How to write a racist AI without trying - blog post
How to write a racist AI without really trying. Robyn Speer - July 13, 2017
——————
Further reading
There are so many interesting and deeply troubling examples of algorithmic bias in our world. You job as a Data Scientists is to be aware of when this is happening and hopefully try to stop it.
Machine Bias
Machine Bias by Julia Angwin, Jeff Larson, Surya Mattu, and Lauren Kirchner
- A bit more math background.
Ethics and Data Science
Ethics and Data Science
by Mike Loukides, Hilary Mason, DJ Patil (Free Kindle download)
- Nice overview of the topic.
Weapons of Math Destruction
Weapons of Math Destruction
How Big Data Increases Inequality and Threatens Democracy, by Cathy O’Neil
- Really well written!
Algorithms of Oppression
Algorithms of Oppression How Search Engines Reinforce Racism by Safiya Umoja Noble
- Really interesting and eyeopening.
——————
Data Ethics in your Work
- At some point during your data science learning journey you will learn tools that can be used unethically
- You might also be tempted to use your knowledge in a way that is ethically questionable either because of business goals or for the pursuit of further knowledge (or because your boss told you to do so)
Q How do you train yourself to make the right decisions (or reduce the likelihood of accidentally making the wrong decisions) at those points?
Q How do you respond when you see bias in someones work?
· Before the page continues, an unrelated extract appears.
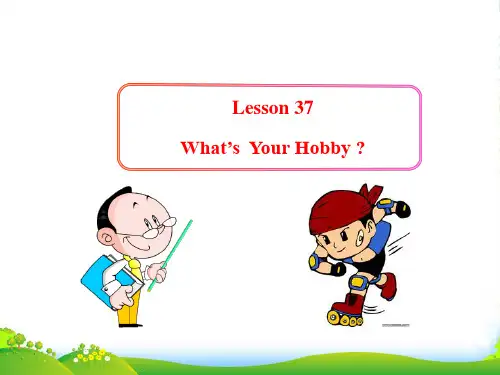 冀教八年级英语上册Unit7 Lesson 37 What's Your Hobby 课件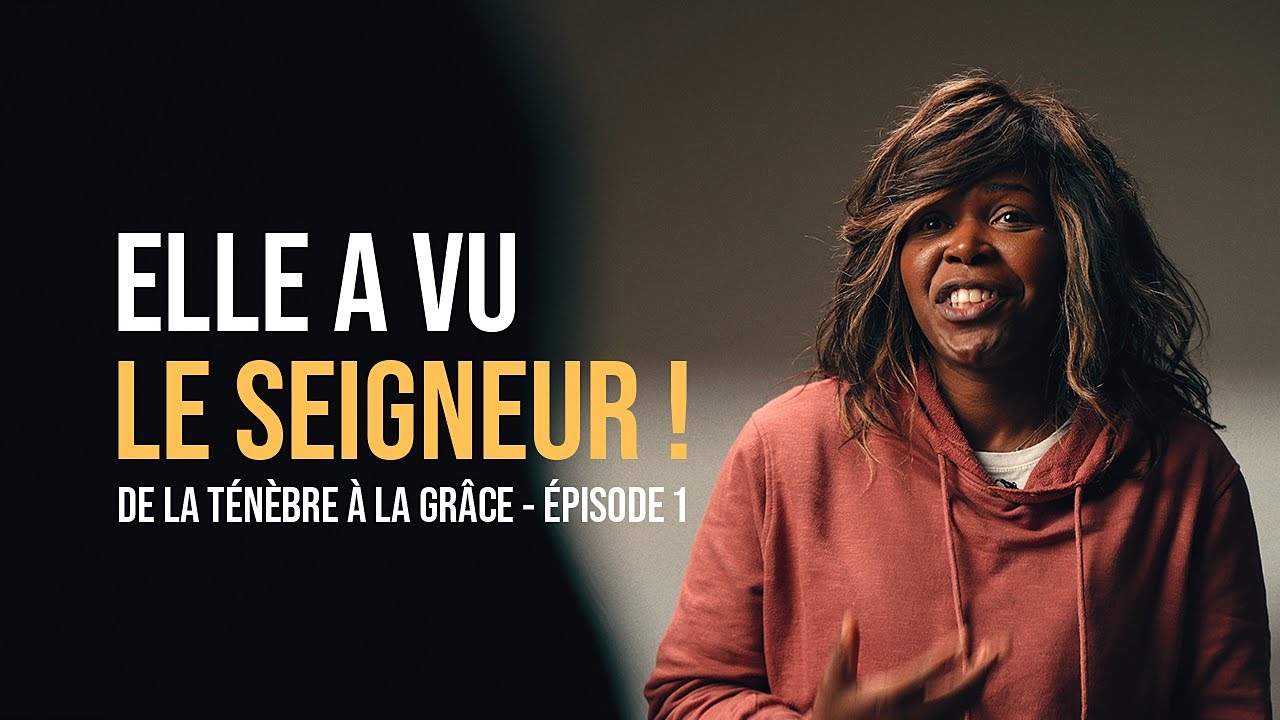 Thumbnail of video: Elle a vu le Seigneur ! "De la ténèbre à la Grâce" Épisode 1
How could you take action to educate others?
Do good with data
- Data Science for Social Good:
- DataKind: DataKind brings high-impact organizations together with leading data scientists to use data science in the service of humanity.
——————
Further watching
Weapons of Math Destruction | Cathy O’Neil | Talks at Google
Imagining a Future Free from the Algorithms of Oppression | Safiya Noble | ACL 2019
Whats An Algorithm Got To Do With It
——————
Report on your Data Ethics reading:
Your homework for today is all essay and written work. Make sure you respond to the three questions in the lecture:
Q1 What is your response to our discussion of bias in algorithms? Talk about the pluses and minuses of using algorithms to make decisions in our human world.
Q2 How do you train yourself to make the right decisions (or reduce the likelihood of accidentally making the wrong decisions) at those points?
Q3 How do you respond when you see bias in someones work? How could you take action to educate others?
Report
Write a report about what you learned from your ethics reading exploration. For each book/article you read:
- Include a full proper reference to the book/article.
- BOOK: Author last name, First name. Book Title: Subtitle. Edition, Publisher, Year.
- ONLINE ARTICLE: Author last name, First name. Article Title. Website name, date accessed. html link.
- MLA styles for citing other types of online work
- Write a summary in your own words what the book/article was about. Imagine telling your classmates about what they would learn by reading the article.
- Discuss your own reaction to the book/article. Did it have any effect on how you think about data and ethics? Do you agree with the author? What specific ideas really stood out to you?